Does your team, the Charge, play the same systems as the Cavaliers? And why did you make the choice to do that?
These are all great questions. Yes we play the same exact system as the Cleveland Cavaliers. We made this choice so there is true synergy within the two teams. We are an extension of the Cavs. Our entire coaching staff participates in the Cavs pre season and training camp to learn the drills, terminology and philosophy of Tyronn Lue. We also do this because the Cavs assign players regularly to our team and we can implement them into our team easily, if we are running the same offenses and using the same defensive terminology. It makes sense and it works out great.
What is your ambition? Do you want to become a head coach in the G-League? Or maybe even the NBA?
The ultimate goal is to of course become a head coach in the NBA. I’m a head coach in my mind and I’m looking forward to that challenge again whether it be here in the G-League first or eventually in the NBA. In the mean time, I want to continue to grow as a coach and learn as much as possible on my way to my ultimate goal.
Is there a lot of contact between the Charge and the Cavaliers? Do you have meetings with Lue about the progress of some players?
We communicate regularly with management and coaches from the Cavs. We really are 1 team and as I mentioned before we are just an extension of the Cavs. We have Cavalier coaches come to a lot of our games and I go up to as many Cavs games as I can if my schedule allows. The Charge just recently went to Cleveland to practice at the Cavs facility so NBA All-Star Isaiah Thomas could continue his rehab with us. So the communication between both teams is clear and fluent.
Are there joint practices between the NBA and G-League team?
We don’t have joint practices, but as I mentioned, we have helped the Cavs out by allowing some of their players to practice with us and vice versa. There is something new in the G-League this year called ‘2-way players’. So we have two 2-way players and the play primarily with us, but they are also considered Cavalier players. So if someone from the Cavs gets hurt or needs rest, they can easily call one of their 2-way players up and they will not miss a beat because the system is the same.
On several occasions, we have seen you on the sidelines at Cavs games. What is your role at that time?

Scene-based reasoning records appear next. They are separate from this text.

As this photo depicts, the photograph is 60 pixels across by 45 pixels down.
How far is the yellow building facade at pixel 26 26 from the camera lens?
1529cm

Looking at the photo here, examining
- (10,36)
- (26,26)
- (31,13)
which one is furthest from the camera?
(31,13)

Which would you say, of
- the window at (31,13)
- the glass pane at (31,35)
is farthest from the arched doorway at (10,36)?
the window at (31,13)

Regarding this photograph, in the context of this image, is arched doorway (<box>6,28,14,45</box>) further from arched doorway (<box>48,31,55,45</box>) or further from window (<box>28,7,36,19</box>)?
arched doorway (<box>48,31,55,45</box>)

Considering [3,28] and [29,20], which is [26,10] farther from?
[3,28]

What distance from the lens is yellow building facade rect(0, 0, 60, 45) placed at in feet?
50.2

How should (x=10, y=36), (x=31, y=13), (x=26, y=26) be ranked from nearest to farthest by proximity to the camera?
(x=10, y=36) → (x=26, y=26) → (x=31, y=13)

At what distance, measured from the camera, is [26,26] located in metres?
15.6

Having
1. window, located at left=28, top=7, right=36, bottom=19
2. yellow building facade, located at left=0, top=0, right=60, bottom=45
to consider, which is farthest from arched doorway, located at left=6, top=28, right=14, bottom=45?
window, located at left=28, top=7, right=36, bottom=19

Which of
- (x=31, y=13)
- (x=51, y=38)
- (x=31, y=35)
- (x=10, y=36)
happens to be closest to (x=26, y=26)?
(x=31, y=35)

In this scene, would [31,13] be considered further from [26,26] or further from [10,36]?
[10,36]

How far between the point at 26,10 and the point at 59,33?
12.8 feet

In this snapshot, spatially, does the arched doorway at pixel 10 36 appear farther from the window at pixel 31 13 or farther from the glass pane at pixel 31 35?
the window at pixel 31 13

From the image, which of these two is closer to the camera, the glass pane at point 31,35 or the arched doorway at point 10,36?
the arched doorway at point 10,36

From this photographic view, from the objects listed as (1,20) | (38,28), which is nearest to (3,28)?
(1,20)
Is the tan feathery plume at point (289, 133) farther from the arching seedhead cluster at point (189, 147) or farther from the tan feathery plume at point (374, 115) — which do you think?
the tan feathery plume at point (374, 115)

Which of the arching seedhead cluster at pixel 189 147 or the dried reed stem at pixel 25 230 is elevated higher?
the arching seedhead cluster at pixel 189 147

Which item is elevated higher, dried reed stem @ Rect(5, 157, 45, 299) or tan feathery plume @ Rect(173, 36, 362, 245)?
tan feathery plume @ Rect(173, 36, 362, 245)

I helped out a lot during the pre-season, but now if I’m at the games, I’m just watching the workouts and warm ups to get new ideas. Also there just to support our guys and keep the communication alive between the coaching staffs.
Are you planning on returning to the Netherlands?
I am 100% planning on coming back to the Netherlands. I spent 11 years of my life in Holland and 16 years in Europe. So of course I plan on coming up. I’m actually planning a Sam Jones Basketball Academy as we speak. A new website should be launched with more information pretty soon. I have deep roots in Den Bosch and in Holland, and I look forward to returning there periodically.
Do you still feel a bit Dutch, though you have returned to the US?
I feel very Dutch. And I miss the Netherlands very much. Being able to coach the Dutch National Team for 4 years was a true privilege for me. So I feel very connected to the country. My entire family has duel citizenship as well, so we are all Dutch/Americans. You can’t get rid of us that easily. We look forward to our return to Holland!